Paroisse Colomiers

Voici votre Dieu, son bras lui soumet tout…

Nous sommes à la fin du temps de Noël et les textes nous rappellent encore l’Avent. En particulier le texte d’Isaïe où on retrouve ce que Jean-Baptiste dira : « Préparez les chemins du Seigneur… une route pour Dieu. Que tout ravin soit comblé… » Jean-Baptiste, nous le retrouvons dans l’évangile au sommet de sa mission. Lui qui préparait les cœurs par le baptême dans le Jourdain, par la conversion qu’il préconisait, il est témoin que Celui qui est plus grand que lui et qui vient après lui, il est bien là, il a vu l’Esprit descendre sur lui sous la forme d’une colombe. C’est ce même Esprit qu’il partagera avec ceux qui le suivront, avec les baptisés. Jean-Baptiste va se retirer, il est arrêté par Hérode, et Jésus va commencer sa mission. Une mission sous le signe de l’amour et de la joie, avec la voix du Père qui proclame : « Tu es mon Fils bien-aimé, en toi je trouve ma joie. » A partir de là, Jésus va proclamer que le Royaume des Cieux est tout proche, un Royaume d’amour, et toutes les paroles, toutes les guérisons qu’il opèrera seront sous le signe de l’amour et de la joie. Nous qui sommes baptisés, la joie et l’amour doivent être nos boussoles. Si nous n’avons pas une joie intérieure au fond de nous, si nos paroles et nos gestes ne sont pas guidés par l’amour, alors nous avons sûrement une remise en cause à faire par rapport à notre foi.

Il y a quelque chose de commun entre ces différents textes bibliques, c’est la présence du peuple. « Consolez, consolez mon peuple » dit le Seigneur au début du passage d’Isaïe. Dieu voit la misère de son peuple comme il l’avait vue du temps des Hébreux lorsqu’ils étaient esclaves des Egyptiens. « Le peuple était en attente » nous dit St Luc, et Jésus est là pour combler cette attente, attente de sens, de lumière, d’amour. Enfin St Paul nous dit que le Christ s’est donné pour nous, pour nous purifier et faire de nous son peuple « un peuple ardent à faire le bien ».

Le peuple aujourd’hui, ce n’est pas seulement le peuple de Dieu qui serait limité à l’Eglise, à la suite d’Israël. Le peuple, c’est la famille humaine. Jésus est venu la rassembler. Jésus est venu la consoler. Il voit les situations de détresse. Il se penche sur chacun et il s’adresse à tous et à toutes. Jésus est venu pour nous sauver, pour nous sauver tous ensemble, en peuple.

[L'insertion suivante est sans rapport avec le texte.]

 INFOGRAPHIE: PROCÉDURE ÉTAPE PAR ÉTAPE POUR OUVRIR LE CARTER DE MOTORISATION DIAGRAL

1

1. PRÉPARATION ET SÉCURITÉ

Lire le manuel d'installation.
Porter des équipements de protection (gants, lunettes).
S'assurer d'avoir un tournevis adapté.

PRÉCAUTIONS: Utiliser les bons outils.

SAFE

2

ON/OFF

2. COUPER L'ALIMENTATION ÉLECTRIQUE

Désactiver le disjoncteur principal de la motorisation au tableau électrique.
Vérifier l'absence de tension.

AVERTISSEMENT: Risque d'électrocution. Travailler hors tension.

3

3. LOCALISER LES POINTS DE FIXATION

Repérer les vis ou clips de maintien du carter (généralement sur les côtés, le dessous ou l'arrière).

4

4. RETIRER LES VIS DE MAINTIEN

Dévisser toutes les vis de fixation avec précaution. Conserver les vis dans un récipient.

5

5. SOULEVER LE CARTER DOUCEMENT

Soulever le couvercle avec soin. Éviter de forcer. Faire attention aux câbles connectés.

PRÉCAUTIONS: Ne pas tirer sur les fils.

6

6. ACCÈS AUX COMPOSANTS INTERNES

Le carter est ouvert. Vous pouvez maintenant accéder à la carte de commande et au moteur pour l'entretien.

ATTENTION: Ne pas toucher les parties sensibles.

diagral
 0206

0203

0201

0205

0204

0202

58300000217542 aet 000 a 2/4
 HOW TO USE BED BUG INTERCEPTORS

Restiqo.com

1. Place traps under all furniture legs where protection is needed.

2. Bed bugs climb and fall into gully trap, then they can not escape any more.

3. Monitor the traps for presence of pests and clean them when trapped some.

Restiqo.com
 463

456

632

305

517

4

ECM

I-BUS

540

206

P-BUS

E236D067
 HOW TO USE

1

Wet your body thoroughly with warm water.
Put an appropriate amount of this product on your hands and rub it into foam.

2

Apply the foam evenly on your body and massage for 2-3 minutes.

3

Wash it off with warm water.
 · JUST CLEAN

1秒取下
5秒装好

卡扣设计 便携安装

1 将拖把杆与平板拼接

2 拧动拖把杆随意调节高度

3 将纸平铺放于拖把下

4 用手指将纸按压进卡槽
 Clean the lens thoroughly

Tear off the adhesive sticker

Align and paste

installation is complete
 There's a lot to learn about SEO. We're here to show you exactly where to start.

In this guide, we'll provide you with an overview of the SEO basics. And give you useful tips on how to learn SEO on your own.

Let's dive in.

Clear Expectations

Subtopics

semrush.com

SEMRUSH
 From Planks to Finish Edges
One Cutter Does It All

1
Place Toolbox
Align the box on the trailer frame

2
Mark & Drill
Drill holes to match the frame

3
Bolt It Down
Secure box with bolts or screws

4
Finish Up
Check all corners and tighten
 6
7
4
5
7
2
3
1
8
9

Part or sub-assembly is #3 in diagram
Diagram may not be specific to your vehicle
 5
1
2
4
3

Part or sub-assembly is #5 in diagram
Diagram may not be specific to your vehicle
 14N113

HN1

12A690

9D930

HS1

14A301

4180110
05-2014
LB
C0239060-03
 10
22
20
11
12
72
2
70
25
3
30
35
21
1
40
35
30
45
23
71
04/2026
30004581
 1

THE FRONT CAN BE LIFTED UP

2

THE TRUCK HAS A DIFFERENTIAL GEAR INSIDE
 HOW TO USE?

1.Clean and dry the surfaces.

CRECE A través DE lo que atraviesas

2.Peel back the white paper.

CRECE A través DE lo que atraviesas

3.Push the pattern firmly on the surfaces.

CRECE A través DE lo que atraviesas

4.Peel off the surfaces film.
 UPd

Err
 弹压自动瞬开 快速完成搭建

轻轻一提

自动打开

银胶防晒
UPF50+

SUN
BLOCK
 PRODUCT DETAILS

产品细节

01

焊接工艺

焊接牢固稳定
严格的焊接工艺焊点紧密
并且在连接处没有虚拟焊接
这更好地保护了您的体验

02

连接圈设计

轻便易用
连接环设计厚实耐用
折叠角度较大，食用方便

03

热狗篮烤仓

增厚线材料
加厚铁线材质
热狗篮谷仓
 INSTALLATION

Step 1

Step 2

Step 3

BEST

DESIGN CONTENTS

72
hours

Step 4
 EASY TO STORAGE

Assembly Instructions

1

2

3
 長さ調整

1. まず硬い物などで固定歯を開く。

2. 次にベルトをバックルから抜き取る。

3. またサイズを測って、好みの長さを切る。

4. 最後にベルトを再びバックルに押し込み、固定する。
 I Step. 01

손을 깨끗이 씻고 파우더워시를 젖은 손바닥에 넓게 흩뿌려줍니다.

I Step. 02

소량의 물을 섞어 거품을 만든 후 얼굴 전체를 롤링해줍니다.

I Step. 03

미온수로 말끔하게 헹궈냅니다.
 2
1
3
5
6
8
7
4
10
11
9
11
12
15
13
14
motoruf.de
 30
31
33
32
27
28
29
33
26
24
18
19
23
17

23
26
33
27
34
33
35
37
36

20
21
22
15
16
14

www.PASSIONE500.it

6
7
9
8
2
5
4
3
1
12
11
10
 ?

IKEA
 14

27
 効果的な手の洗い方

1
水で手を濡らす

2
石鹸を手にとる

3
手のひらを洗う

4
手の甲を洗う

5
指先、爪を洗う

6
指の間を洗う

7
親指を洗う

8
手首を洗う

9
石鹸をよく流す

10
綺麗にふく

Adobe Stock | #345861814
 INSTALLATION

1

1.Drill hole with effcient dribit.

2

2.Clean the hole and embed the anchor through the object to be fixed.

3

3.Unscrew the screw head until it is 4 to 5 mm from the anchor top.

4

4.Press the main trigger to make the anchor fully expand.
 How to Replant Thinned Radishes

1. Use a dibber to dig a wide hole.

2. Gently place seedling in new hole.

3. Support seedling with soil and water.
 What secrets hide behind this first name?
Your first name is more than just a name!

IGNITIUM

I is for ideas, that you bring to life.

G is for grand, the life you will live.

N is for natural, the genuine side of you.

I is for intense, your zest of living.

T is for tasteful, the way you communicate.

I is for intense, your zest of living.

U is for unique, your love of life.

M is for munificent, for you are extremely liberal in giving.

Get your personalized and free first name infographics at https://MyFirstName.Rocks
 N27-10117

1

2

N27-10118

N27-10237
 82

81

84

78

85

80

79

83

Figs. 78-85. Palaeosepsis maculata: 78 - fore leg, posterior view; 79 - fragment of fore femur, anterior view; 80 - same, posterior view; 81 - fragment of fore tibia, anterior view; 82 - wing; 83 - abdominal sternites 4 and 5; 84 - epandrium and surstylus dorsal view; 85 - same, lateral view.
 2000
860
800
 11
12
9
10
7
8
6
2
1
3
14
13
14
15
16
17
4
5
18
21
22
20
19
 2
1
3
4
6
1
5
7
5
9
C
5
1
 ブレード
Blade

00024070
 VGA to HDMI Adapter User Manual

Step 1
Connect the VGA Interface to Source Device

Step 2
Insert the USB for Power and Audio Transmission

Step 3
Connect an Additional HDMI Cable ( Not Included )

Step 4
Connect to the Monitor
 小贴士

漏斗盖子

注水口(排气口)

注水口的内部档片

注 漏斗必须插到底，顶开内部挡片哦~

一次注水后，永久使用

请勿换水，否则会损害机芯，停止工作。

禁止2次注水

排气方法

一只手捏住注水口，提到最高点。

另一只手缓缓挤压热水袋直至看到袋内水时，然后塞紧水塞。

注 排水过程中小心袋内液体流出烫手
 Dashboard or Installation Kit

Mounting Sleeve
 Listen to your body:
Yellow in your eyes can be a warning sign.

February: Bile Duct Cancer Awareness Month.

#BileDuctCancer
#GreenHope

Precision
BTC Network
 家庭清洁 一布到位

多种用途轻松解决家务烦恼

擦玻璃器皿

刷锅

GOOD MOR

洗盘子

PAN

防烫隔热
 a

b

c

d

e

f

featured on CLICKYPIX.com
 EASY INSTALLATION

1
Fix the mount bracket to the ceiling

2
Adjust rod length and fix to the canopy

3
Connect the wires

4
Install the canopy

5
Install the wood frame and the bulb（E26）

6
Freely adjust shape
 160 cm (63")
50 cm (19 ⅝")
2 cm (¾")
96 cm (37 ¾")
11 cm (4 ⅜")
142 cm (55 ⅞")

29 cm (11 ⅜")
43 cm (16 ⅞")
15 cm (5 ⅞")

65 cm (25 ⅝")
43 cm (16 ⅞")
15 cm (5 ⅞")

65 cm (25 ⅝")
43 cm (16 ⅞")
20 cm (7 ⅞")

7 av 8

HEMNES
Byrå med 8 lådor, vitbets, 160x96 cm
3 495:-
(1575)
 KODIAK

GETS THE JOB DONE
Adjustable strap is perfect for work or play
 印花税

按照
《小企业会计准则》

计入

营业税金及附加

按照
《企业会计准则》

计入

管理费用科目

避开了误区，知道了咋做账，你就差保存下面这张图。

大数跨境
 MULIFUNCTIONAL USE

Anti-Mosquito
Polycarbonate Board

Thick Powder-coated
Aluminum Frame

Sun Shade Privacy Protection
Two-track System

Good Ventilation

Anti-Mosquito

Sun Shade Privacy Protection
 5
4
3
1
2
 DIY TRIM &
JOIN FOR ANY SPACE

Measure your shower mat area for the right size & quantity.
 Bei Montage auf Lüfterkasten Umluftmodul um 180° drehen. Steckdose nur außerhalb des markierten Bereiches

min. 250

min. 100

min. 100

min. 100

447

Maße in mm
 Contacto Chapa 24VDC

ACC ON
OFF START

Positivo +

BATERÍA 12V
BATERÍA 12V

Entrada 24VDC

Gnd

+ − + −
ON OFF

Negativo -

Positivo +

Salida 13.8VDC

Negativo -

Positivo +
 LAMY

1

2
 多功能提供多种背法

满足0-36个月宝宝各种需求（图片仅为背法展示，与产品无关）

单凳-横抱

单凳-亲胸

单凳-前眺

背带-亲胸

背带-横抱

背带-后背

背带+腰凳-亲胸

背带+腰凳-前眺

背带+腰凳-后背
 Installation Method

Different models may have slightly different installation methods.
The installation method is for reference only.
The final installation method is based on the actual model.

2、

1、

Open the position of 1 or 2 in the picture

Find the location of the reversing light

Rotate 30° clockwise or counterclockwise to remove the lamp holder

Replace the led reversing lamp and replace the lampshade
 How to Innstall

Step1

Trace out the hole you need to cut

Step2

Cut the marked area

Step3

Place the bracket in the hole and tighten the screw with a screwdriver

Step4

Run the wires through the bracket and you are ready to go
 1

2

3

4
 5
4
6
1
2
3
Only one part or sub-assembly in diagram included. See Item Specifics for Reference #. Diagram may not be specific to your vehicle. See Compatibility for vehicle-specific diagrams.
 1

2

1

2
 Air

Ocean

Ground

« Le peuple était en attente ». Aujourd’hui aussi le peuple, la famille humaine, est en attente, en attente de sens, de lumière. Et nous le voyons à travers les mouvements sociaux en France, mais aussi dans le monde. Le peuple est en attente, pas seulement de pouvoir d’achat ! Jésus est venu combler l’attente de fraternité, de partage, d’humanité, de spiritualité… Il la comble en se donnant à nous, en nous donnant d’avoir part à son Royaume, à sa divinité ! Il nous comble en comptant sur nous, il nous apprend à faire le bien à sa suite. Il fait de nous un peuple ardent, ardent à faire du bien, selon la belle expression de St Paul. C’est toute l’humanité qui est invitée à faire peuple, au-delà des frontières politiques ou religieuses. Et l’Eglise doit être un laboratoire de la construction du peuple. Un peuple en attente : nous ne pouvons jamais dire que nous sommes arrivés, que nous n’attendons plus rien. Notre quête de Dieu n’est jamais finie. Nous devons toujours redoubler d’imagination pour faire du bien, pour rejoindre ceux qui sont dans l’épreuve, sociale ou morale. Nous devons être des messagers, comme du temps d’Isaïe, et proclamer depuis la montagne : « Voici votre Dieu, son bras lui soumet tout… Comme un berger il fait paître son troupeau ». Soyons des messagers de cette Bonne Nouvelle, en Eglise, pour proclamer au monde en attente : « Voici votre Dieu ».